Beckwith-Wiedemann Syndrome is a second imprinting disorder that is associated with ARTs and is estimated to affect 1 in 13 700 children (Shuman et al., 1993). As with AS, in a number of studies, parents of children with BWS were more likely to have undergone fertility treatments than the general population (Chang et al., 2005; Doornbos et al., 2007) and a higher incidence of BWS was seen in ART children than in the general population (Gicquel et al., 2003; Arnaud and Feil, 2005). The link between BWS and ARTs has been strongly established, and the relative risk of ART use is 4-9 times greater for BWS patients. Silver-Russell Syndrome has also been associated with the use of ARTs (Hitchins et al., 2001; Svensson et al., 2005; Bliek et al., 2006; Kagami et al., 2007; Galli-Tsinopoulou et al., 2008; Chopra et al., 2010). Taken all together, ARTs may impose inherent risk for normal development.
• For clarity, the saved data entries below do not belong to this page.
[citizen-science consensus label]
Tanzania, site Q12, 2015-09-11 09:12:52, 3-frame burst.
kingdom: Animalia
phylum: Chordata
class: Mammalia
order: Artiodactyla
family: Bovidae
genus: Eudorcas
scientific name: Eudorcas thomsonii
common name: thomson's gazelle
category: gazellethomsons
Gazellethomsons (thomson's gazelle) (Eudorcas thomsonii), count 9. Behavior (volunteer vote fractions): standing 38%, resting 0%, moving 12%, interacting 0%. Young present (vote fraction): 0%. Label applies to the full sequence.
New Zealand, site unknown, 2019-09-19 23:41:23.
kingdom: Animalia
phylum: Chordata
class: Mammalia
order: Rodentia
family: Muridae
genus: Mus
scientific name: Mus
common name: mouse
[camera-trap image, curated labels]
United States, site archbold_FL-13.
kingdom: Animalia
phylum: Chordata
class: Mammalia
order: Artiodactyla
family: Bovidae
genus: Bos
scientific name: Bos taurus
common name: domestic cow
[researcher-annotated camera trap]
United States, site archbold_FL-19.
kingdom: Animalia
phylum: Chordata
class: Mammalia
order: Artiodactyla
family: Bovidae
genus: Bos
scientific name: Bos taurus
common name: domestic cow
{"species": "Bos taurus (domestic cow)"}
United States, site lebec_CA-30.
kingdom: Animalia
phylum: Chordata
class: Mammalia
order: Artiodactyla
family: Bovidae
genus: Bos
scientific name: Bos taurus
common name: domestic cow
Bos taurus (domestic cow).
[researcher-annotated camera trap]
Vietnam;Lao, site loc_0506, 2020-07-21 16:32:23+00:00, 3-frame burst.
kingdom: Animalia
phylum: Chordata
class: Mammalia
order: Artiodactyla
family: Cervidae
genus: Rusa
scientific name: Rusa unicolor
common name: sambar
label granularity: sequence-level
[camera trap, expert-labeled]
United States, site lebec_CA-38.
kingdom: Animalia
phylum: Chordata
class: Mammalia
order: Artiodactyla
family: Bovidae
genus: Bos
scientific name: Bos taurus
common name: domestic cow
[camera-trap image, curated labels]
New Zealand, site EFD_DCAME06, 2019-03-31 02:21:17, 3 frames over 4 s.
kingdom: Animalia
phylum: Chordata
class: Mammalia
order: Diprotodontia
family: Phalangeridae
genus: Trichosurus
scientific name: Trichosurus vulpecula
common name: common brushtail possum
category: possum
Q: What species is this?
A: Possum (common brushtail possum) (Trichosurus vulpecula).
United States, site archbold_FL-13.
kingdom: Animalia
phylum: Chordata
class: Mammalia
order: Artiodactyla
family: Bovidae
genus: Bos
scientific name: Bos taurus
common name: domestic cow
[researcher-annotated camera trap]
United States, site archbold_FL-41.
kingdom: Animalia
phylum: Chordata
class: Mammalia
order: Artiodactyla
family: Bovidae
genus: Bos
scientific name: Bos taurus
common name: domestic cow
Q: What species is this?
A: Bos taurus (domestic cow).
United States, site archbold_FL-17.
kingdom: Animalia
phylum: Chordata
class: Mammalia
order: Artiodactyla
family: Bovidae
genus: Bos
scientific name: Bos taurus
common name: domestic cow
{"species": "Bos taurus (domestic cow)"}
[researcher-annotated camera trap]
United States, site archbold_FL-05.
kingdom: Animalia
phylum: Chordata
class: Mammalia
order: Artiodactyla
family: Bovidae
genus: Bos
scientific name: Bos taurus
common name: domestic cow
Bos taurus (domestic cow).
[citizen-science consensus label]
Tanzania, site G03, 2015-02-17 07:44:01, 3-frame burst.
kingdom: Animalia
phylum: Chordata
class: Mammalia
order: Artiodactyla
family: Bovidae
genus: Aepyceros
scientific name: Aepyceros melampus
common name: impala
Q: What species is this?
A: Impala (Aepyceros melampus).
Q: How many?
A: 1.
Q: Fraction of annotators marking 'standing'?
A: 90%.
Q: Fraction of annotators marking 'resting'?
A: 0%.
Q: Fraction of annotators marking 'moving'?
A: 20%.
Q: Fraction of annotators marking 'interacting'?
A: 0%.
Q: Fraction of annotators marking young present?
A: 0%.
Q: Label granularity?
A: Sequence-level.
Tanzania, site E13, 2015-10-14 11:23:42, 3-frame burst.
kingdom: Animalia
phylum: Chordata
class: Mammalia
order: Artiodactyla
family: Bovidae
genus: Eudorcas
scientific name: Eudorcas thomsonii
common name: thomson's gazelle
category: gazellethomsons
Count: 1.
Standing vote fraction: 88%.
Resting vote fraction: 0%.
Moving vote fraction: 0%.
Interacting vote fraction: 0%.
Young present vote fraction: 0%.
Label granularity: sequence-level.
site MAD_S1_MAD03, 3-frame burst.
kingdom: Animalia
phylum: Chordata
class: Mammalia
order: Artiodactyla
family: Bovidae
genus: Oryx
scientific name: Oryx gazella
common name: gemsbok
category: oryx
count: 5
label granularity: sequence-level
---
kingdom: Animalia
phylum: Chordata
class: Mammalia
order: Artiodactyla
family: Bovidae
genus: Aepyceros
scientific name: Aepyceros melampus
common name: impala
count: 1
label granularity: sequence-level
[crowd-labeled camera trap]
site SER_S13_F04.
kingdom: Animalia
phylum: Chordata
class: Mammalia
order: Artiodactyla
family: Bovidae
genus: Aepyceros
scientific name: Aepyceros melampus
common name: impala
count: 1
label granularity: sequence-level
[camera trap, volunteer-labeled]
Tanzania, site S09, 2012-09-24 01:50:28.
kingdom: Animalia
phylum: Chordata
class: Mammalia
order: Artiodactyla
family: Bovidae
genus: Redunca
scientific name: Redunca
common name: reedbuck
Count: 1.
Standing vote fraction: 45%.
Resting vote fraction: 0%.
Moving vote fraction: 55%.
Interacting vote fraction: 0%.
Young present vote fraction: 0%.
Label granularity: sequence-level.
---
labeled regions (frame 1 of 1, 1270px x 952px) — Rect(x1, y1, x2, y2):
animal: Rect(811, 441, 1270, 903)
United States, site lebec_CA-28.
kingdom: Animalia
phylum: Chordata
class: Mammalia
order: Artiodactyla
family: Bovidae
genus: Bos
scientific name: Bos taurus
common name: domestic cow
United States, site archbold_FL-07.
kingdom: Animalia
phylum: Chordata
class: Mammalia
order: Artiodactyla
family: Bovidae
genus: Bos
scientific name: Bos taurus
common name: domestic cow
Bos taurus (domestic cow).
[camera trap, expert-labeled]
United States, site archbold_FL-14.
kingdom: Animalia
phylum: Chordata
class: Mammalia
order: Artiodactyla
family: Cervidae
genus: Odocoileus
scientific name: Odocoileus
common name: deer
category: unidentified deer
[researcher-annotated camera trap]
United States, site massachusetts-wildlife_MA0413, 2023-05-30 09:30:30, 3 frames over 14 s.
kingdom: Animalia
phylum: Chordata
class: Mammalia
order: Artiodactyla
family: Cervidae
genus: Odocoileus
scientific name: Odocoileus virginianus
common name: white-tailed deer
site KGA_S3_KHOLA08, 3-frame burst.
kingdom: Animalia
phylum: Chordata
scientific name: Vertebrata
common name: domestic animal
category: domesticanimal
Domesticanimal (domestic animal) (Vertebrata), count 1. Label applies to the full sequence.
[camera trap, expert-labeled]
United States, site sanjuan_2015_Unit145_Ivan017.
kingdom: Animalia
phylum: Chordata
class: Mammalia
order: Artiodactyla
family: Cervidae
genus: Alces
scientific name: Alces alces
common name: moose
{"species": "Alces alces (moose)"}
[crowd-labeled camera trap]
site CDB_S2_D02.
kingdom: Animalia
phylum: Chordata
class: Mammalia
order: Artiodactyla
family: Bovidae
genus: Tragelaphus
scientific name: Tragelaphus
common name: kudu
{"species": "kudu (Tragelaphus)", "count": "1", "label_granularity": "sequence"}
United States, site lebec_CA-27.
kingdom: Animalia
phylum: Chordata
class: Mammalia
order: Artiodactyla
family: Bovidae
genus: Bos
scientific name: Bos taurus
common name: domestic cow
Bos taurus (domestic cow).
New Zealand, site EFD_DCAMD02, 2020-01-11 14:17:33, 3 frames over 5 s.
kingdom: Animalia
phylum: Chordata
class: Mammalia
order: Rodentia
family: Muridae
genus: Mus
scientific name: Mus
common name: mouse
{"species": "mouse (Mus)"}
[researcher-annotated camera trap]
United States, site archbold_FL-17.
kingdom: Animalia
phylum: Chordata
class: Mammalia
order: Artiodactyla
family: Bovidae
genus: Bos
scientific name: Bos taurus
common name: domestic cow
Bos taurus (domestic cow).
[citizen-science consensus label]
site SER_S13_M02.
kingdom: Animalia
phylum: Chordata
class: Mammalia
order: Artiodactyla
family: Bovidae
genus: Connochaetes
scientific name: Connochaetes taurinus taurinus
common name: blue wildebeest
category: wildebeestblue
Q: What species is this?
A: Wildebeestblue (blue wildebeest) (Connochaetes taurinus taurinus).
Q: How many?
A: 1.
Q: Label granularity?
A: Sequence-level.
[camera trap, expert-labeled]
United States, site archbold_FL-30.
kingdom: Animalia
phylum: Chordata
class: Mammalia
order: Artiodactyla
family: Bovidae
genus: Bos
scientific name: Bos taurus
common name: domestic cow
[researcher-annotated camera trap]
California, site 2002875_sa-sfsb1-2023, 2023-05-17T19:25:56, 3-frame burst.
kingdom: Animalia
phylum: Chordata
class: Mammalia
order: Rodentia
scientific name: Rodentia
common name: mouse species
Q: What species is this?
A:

Attributing any of these risks to specific forms of ART has proven difficult, and as procedures vary from clinic to clinic, and protocols vary between patients, most studies simply group the observed effects under the umbrella of “ARTs”. The remainder of this work will focus specifically on the effects of superovulation and embryo culture on genomic imprinting.